Collected data
+ + + + + + +

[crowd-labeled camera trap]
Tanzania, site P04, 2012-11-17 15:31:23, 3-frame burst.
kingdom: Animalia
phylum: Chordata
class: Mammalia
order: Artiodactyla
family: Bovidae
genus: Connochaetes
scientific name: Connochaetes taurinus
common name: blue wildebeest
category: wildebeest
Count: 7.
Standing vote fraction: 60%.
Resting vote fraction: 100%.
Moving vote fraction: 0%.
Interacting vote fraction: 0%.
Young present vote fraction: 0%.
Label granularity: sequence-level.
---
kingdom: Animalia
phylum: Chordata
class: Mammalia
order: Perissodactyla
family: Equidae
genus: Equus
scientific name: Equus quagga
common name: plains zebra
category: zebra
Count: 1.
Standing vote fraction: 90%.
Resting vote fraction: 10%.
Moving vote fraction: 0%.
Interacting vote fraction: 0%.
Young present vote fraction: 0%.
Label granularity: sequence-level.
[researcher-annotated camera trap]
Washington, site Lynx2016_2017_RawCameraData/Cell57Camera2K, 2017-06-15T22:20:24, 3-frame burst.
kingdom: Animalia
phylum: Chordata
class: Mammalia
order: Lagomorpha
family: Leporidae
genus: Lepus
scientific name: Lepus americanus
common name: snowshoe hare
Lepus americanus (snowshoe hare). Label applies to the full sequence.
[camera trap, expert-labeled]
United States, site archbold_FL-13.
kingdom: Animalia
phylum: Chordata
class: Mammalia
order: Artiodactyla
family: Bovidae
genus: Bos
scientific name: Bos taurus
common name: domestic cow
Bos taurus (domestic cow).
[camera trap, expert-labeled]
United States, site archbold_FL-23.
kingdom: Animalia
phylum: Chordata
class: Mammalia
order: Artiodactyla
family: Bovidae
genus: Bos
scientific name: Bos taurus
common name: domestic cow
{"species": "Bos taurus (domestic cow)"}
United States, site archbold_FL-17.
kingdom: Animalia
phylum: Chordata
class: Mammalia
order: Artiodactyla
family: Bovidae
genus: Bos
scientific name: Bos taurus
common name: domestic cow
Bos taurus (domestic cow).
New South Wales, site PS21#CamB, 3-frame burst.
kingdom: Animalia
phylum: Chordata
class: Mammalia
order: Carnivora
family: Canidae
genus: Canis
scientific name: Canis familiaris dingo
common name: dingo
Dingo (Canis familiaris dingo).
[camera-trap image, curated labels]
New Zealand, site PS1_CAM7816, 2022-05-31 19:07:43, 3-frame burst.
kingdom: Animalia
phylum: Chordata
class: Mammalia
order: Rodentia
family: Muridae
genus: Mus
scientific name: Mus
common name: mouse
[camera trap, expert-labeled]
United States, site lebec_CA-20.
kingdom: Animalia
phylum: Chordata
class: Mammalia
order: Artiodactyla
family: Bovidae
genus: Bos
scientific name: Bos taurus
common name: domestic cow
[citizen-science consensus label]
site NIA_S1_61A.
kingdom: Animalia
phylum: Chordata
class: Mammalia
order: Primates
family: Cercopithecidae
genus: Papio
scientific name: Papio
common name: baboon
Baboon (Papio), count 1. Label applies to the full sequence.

+ + + + + + +

_ACTIVITY_
Output only a verbatim copy of the lines spanning from the line that contains "[citizen-science consensus label]" to the end of the records above.

_RESULT OF THE EXERCISE_
[citizen-science consensus label]
site NIA_S1_61A.
kingdom: Animalia
phylum: Chordata
class: Mammalia
order: Primates
family: Cercopithecidae
genus: Papio
scientific name: Papio
common name: baboon
Baboon (Papio), count 1. Label applies to the full sequence.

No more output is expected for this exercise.